On December 20, the National Assembly passed a law known as the “immigration law”. The result of a compromise between Renaissance, les Républicains and the Rassemblement National, its adoption marks a turning point in the attitude of the government and the “centre”: where previously they pretended to stand up against the far right, they are now openly adopting its racist ideas and allying themselves with it without shame.
The French far right applauded the passing of this law, which other fascist parties in Europe are praising and hoping to replicate. And it’s easy to see why: it incorporates directly some of the racist ideological pillars of the far right, such as national preference.
The target of this racist law is no secret: by attacking welfare benefits, birthright citizenship and family reunification, it targets specifically poor foreign workers, the majority of whom are non-white. This is reinforced by the government’s promise to clamp down in 2024 on the Aide Médicale d’Etat (State Medical Aid), of which the disgusting plan to abolish had been strongly denounced. The law’s repressive measures, including the introduction of an offence of illegal residence, will enable the police to unleash their violence even more on these populations, by arresting them arbitrarily on the slightest “suspicion”.

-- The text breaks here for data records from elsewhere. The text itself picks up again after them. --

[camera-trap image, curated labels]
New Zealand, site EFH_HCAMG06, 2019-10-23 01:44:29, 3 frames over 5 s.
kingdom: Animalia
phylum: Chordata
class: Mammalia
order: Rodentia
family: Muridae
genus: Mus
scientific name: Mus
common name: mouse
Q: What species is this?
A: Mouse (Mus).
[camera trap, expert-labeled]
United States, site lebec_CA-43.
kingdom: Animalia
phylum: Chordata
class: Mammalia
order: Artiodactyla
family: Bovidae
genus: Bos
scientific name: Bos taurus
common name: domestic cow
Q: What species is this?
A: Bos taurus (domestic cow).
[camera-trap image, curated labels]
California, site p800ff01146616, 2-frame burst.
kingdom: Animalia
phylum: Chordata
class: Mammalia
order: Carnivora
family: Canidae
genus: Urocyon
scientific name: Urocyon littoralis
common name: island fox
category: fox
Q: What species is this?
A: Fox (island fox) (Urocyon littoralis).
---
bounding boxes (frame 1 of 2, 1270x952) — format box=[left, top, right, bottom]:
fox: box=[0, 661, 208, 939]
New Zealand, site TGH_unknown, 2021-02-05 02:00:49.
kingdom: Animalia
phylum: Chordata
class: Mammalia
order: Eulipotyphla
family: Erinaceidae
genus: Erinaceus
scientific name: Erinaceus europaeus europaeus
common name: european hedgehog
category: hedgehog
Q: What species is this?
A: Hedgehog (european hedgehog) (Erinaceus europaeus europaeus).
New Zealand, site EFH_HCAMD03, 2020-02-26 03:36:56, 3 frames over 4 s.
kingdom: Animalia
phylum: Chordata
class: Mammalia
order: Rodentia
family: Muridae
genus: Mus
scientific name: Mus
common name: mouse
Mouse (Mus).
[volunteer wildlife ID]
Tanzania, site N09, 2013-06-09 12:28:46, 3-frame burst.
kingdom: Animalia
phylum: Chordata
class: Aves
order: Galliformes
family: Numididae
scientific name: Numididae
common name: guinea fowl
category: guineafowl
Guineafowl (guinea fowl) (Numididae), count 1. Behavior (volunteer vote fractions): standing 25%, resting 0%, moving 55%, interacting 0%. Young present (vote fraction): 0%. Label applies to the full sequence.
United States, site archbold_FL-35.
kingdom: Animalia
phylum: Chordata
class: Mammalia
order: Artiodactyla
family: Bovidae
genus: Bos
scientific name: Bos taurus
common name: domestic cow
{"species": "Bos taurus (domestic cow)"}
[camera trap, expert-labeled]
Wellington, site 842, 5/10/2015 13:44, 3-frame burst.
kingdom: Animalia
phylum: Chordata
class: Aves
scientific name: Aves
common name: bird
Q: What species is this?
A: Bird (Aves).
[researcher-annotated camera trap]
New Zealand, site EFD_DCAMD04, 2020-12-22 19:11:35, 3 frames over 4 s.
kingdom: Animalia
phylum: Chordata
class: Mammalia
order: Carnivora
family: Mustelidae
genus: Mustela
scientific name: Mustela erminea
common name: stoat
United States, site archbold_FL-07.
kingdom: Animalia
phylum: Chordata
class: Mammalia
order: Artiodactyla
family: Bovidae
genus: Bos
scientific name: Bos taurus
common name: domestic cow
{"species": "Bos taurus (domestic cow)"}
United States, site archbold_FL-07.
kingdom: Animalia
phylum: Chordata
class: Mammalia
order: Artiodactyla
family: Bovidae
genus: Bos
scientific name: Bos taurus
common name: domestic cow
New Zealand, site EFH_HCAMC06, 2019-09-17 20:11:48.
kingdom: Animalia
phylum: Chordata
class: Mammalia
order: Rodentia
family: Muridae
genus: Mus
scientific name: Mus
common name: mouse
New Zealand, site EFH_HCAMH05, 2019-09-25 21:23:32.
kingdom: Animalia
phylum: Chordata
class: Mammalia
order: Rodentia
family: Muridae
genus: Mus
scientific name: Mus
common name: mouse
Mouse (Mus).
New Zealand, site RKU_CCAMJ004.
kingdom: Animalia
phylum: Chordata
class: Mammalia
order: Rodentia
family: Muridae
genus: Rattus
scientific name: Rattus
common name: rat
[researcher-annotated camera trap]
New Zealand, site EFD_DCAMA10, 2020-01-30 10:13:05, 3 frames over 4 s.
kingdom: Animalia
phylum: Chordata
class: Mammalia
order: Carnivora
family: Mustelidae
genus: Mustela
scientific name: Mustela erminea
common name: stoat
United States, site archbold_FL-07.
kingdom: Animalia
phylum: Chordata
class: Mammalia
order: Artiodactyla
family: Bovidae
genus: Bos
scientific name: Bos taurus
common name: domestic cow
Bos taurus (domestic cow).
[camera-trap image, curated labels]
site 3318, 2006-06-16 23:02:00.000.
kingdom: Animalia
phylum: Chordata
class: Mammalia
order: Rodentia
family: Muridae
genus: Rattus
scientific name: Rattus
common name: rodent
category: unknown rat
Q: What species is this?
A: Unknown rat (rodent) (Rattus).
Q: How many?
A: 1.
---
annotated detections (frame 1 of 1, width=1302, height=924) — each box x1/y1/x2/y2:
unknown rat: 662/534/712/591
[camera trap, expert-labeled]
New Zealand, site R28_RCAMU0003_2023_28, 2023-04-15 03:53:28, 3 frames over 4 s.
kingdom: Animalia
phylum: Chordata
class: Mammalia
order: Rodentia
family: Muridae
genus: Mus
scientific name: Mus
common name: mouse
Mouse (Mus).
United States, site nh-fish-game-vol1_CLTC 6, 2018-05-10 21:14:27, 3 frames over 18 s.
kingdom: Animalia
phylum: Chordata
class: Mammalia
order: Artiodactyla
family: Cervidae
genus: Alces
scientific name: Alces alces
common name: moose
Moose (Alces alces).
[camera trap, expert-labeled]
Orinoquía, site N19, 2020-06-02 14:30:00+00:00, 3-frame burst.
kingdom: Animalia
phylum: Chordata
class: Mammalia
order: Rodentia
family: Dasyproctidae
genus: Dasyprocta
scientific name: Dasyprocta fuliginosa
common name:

This law’s agenda is that of the far right: violence. Violence from the state, whether exercised through social services (or in this case their inaccessibility), the justice system or the police. It heralds the future, with a government that will continue to exercise ever more violence against foreigners, but also against people with French nationality. Because its attacks on social benefits, freedom, education and research will extend to everyone.
The STJV is firmly opposed to this law and to any restrictions on people’s rights and social benefits, no matter who they apply to. We defend the right for everyone, without restriction, to be able to reside wherever they wish and to live there with dignity, in peace. We call on all workers to join the actions opposing this law, and in particular the mobilisations on Sunday 14 and 21 January.